Honored for strong leadership
Since taking over as the reins as head golf professional at Meadow Lakes Golf Course in April of 2012, Zach Lampert has made a number of changes.
Lampert, who was still in his 20s at the time, began making changes, and the changes have not gone unnoticed in the golf world.
Changes like removing some of the ponds on the course, leasing the restaurant out to a third party vendor, and bringing in more regional tournaments. Changes that make the course more playable, and changes in the clubhouse. Those changes have not gone unnoticed.
In 2016, the golf course received regional attention when course superintendent Steve Reynolds was named Superintendent of the Year by the Oregon Golf Association (OGA).
Now, Meadow Lakes is in the news again. This time, it is Lampert who has earned regional recognition with his recent selection as the OGA Club Executive of the Year.
"I was very appreciative of the award," Lampert said. "The OGA is the golf organization for our state so Steve Reynolds was named superintendent of the year in 2016, so having two fairly significant OGA awards for the golf course in the last couple of years, I think that's good recognition.
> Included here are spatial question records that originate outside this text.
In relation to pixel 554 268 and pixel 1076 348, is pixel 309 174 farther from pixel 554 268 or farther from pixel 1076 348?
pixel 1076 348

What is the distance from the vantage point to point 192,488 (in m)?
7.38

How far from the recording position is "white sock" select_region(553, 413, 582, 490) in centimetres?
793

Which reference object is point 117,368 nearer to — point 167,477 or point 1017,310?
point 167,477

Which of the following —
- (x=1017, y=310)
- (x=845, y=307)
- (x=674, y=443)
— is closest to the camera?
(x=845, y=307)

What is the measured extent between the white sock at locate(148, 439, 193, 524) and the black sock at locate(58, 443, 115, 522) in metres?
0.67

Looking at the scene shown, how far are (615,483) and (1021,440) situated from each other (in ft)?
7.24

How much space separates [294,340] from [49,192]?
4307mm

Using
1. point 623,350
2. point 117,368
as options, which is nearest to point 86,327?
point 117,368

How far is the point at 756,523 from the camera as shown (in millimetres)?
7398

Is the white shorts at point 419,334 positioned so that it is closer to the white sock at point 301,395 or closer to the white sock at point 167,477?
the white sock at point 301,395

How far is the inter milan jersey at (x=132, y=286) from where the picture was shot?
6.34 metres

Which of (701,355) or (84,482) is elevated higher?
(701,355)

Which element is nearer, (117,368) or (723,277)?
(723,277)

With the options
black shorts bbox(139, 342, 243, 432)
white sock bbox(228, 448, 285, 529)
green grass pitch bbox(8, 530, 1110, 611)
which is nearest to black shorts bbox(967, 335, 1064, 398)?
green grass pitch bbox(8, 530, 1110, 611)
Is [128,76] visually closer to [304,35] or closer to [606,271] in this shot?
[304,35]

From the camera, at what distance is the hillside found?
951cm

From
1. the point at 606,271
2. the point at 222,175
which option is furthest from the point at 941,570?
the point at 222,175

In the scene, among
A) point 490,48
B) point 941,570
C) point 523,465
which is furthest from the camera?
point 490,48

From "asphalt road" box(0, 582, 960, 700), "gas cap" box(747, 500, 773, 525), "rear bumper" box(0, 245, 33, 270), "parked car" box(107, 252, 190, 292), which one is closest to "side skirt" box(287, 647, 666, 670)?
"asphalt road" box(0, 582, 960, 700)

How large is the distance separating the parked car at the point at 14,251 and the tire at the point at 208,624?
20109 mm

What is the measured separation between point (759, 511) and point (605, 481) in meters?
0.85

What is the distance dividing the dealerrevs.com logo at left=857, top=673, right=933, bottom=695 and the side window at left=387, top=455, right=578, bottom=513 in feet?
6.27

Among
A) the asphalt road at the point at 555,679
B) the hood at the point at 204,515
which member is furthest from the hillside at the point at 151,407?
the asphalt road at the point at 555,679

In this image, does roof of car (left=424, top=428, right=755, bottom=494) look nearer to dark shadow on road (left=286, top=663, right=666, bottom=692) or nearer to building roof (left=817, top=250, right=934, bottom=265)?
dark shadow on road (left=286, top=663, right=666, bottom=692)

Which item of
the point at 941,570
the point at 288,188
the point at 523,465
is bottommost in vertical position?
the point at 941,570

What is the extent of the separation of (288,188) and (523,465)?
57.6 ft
It solidifies what we have thought that things are going well here and people are starting to recognize Meadow Lakes."
Lampert received the award at the annual OGA Awards Banquet, which was held on Monday, Oct. 21 at Royal Oaks Golf Club in Vancouver, Washington.
"It's strange to have the OGA meeting in Vancouver, but the Vancouver golf courses are OGA members just because of the proximity," Lampert said. "I didn't even know I had been nominated, but they contacted me a week ahead of time and told me that I had won because they wanted to make sure that I would be there if I could be. So we made arrangements to be there."
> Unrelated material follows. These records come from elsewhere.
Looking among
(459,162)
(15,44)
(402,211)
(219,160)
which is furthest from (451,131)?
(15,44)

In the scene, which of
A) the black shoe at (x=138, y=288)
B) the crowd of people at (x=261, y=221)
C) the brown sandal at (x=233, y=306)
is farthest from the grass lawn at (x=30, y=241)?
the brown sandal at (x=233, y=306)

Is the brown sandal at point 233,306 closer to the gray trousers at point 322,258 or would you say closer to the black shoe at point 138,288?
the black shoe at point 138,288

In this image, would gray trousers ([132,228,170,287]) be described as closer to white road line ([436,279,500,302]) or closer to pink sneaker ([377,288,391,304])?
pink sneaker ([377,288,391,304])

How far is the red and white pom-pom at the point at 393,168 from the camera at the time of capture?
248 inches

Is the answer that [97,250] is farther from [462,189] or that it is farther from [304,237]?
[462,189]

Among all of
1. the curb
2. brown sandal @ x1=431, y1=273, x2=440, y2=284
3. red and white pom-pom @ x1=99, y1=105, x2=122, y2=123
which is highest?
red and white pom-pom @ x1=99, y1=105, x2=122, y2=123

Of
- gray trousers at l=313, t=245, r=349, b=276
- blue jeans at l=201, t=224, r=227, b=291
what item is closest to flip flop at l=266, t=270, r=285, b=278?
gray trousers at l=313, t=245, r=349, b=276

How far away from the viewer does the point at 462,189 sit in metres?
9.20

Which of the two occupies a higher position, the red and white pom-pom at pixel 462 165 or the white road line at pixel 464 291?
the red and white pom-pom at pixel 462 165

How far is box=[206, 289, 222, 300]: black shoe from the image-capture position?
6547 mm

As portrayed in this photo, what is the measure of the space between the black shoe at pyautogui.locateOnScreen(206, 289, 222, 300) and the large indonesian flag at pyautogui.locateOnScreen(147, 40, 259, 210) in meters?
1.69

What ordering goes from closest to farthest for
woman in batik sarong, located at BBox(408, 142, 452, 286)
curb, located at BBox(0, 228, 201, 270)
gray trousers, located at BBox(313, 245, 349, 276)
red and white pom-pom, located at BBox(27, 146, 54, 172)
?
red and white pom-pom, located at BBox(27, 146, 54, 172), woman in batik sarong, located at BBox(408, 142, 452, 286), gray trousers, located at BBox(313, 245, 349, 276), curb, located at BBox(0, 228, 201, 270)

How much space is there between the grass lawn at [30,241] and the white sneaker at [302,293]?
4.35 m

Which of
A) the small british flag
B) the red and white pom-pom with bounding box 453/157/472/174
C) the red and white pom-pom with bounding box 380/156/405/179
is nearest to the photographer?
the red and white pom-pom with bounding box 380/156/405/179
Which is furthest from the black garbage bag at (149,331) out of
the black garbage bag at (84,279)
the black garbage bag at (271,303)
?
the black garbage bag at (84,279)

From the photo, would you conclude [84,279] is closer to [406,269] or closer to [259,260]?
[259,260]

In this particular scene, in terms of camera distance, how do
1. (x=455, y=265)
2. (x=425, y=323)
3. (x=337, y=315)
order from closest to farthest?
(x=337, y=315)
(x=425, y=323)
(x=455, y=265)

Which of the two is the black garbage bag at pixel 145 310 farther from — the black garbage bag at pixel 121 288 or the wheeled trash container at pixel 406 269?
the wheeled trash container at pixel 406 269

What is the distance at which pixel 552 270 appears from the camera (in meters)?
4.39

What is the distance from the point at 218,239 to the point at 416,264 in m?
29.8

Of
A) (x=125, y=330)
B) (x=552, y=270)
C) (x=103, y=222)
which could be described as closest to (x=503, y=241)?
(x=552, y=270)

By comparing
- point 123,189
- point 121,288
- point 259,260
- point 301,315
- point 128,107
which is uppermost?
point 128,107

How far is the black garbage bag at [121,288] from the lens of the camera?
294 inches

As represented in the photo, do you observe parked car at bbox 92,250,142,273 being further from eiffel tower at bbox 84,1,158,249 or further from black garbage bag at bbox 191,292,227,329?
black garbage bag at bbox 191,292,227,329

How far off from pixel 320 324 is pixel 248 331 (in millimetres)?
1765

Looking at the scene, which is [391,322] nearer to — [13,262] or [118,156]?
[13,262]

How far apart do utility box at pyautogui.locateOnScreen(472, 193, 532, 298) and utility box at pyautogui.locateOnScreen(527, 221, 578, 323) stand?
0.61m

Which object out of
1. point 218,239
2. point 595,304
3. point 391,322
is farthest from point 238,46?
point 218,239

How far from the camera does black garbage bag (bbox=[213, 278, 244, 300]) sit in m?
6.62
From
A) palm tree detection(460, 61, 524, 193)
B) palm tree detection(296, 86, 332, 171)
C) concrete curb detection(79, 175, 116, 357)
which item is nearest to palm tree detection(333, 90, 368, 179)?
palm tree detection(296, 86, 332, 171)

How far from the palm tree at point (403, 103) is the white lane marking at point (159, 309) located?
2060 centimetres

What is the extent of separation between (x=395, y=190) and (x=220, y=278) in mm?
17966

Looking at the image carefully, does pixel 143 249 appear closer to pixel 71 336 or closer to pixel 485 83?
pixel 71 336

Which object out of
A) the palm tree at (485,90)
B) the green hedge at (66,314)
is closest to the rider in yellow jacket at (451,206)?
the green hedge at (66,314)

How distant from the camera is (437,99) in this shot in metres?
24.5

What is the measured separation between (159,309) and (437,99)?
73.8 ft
The OGA gives the award annually to an individual who demonstrates exceptional leadership. Award recipients can be general managers, clubhouse managers, owner/operators, PGA professionals, or other similar positions of a facility that has OGA membership.
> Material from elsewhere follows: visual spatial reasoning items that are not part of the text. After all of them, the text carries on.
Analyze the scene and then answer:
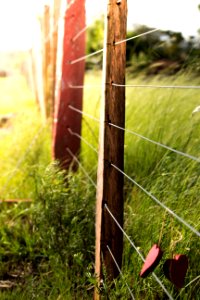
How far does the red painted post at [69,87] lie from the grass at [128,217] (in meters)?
0.16

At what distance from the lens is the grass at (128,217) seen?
2232 mm

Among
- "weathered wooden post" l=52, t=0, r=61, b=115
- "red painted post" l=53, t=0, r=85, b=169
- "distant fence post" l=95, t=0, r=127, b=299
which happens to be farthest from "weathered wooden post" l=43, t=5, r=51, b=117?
"distant fence post" l=95, t=0, r=127, b=299

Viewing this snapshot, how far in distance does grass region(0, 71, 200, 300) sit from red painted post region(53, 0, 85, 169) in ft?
0.53

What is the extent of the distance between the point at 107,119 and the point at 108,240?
527 millimetres

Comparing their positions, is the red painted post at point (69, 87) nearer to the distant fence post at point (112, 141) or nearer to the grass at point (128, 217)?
the grass at point (128, 217)

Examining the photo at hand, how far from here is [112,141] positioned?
2240mm

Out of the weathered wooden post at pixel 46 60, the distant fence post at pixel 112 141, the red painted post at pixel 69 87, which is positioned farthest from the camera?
the weathered wooden post at pixel 46 60

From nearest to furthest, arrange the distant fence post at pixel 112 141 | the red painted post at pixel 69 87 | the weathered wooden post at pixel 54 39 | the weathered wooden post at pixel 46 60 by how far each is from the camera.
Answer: the distant fence post at pixel 112 141
the red painted post at pixel 69 87
the weathered wooden post at pixel 54 39
the weathered wooden post at pixel 46 60

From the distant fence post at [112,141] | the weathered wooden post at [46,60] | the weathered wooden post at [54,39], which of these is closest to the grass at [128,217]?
the distant fence post at [112,141]

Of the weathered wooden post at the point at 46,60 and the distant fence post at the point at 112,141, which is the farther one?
the weathered wooden post at the point at 46,60

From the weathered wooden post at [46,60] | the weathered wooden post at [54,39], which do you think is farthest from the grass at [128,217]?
the weathered wooden post at [46,60]

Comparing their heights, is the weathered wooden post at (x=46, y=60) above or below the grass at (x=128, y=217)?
above

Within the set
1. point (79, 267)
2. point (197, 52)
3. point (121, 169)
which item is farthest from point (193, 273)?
point (197, 52)

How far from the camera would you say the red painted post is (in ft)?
12.4
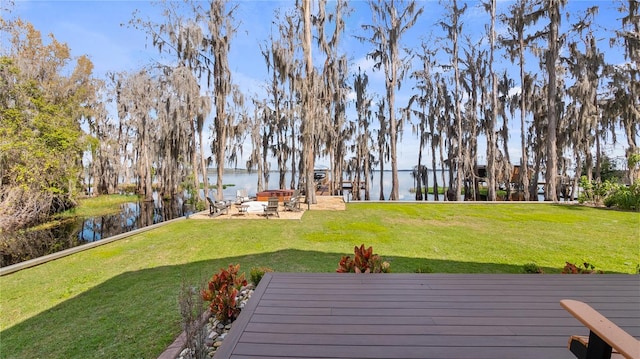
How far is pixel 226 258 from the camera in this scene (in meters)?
5.49

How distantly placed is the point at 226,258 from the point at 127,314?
2.12 metres

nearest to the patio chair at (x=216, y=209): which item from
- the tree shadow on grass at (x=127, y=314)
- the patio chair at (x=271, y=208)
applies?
the patio chair at (x=271, y=208)

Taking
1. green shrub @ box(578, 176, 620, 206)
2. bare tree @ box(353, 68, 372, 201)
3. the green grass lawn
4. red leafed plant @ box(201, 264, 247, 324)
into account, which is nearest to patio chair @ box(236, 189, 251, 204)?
the green grass lawn

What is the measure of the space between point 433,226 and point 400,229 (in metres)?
1.11

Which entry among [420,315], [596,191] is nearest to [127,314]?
[420,315]

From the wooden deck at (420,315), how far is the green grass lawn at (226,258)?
1021 millimetres

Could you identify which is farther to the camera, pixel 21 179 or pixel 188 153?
pixel 188 153

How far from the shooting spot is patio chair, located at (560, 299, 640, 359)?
100 cm

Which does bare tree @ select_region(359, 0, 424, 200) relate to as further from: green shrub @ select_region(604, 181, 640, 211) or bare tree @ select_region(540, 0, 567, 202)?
green shrub @ select_region(604, 181, 640, 211)

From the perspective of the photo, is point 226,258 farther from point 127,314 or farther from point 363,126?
point 363,126

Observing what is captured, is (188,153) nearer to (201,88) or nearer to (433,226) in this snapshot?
(201,88)

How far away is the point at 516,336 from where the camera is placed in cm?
194

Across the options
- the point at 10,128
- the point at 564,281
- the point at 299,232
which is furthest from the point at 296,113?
the point at 564,281

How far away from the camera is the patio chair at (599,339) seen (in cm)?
100
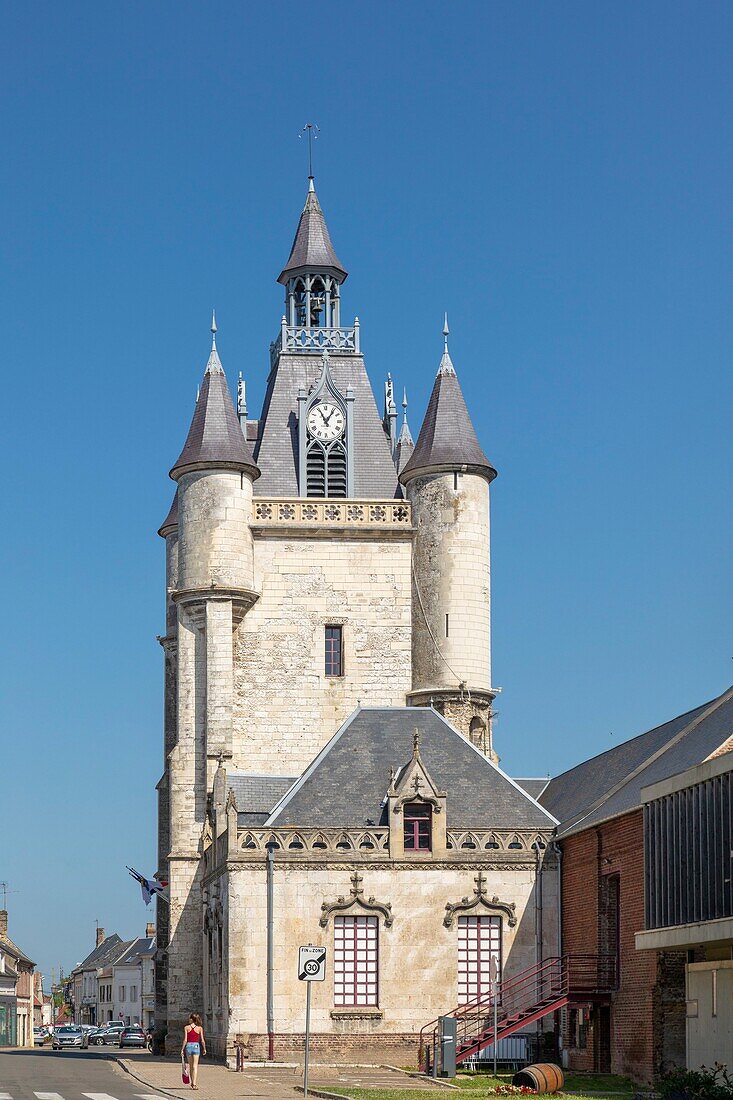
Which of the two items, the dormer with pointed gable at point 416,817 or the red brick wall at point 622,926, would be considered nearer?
the red brick wall at point 622,926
As a PGA professional, Lampert fits that bill.
The nomination and selection process for the award is extensive. Each club has an OGA director or directors, which take care of determining handicaps, and helping with course ratings. Meadow Lakes has two such directors, a men's and women's director. Directors from around the state are allowed to nominate individuals for awards. Following the initial nomination period the OGA has their own committee that looks more extensively at all of the nominations.
"They have people in the handicap division, the course rating, and overall administration that gather all of the nominations then sort through it and gather more information," Lampert said.
Municipal golf courses sometimes earn a bad reputation, and Lampert is proud that is not the case with Meadow Lakes.
"Big city municipal courses often get a bad rap in the golf industry because a lot of times in the big cities it's the crowded, over-run, low budget type of place and not a lot of money is put into the golf course," Lampert explained. "Not a lot of effort into the conditions on the golf course. So, we try to pride ourselves on having really high quality conditions on our golf course. No. 1, that is what we want, and No. 2, that is what our competitors have and we want to be as good as and in line with our competition."
Lampert said that he believes that he was recognized both for the changes the golf course has already made as well as for some major changes that are in the works.
Next year, the golf course is updating its irrigation system. In addition, they are planning an expansion of the golf shop.
"From what I gather, some of the facts that played into (the awards), at least what they talked about when they introduced me, was the fact that we've been able to strategically plan for the irrigation renovation that we are about to start next year," Lampert said. "It is a real big undertaking. A lot of municipalities have trouble funding that kind of thing, but we are able to do that, which is very positive. We are talking about plans to expand the golf shop here a little bit and make room for more merchandise, and they seem to like that. And I think our restaurant move is a factor too. (That is) allowing us to more strategically use our funds for things on the golf course to improve the course and keep up with capital improvements and everything else."
Although he is appreciative of the award, Lampert is even more pleased with what the award will mean for the golf course.
"I think it gives the golf course more exposure and more recognition," he said. "I know that since the last award we have been able to host a pro-am for the chapter and we've talked to OGA about hosting another OGA event (The course already hosts the OGA Juniors). I think that since I have taken over we have a direction and I feel like we have been on the right path. Some of these accolades help to verify that we are making strides in the right direction and that people are generally happy with the golf course and the path that we are on."
Lampert added that for a course to be successful, everyone has to be on the same page.
"You can have a great staff inside and be very friendly and have a good price and everyone is happy about that," he said. "And then you go outside and something is wrong out there. It's in bad shape or there are people that are causing problems or whatever and that makes for a bad experience, or vice versus. The golf course can be great, but you have people inside that are rude and that puts people off, so it all has to work together. I think our members, the people that consider Meadow Lakes their home course, I think they are really happy about things like this. They choose to play here for a reason, so they want people to know that Meadow Lakes is a nice golf course that is run well."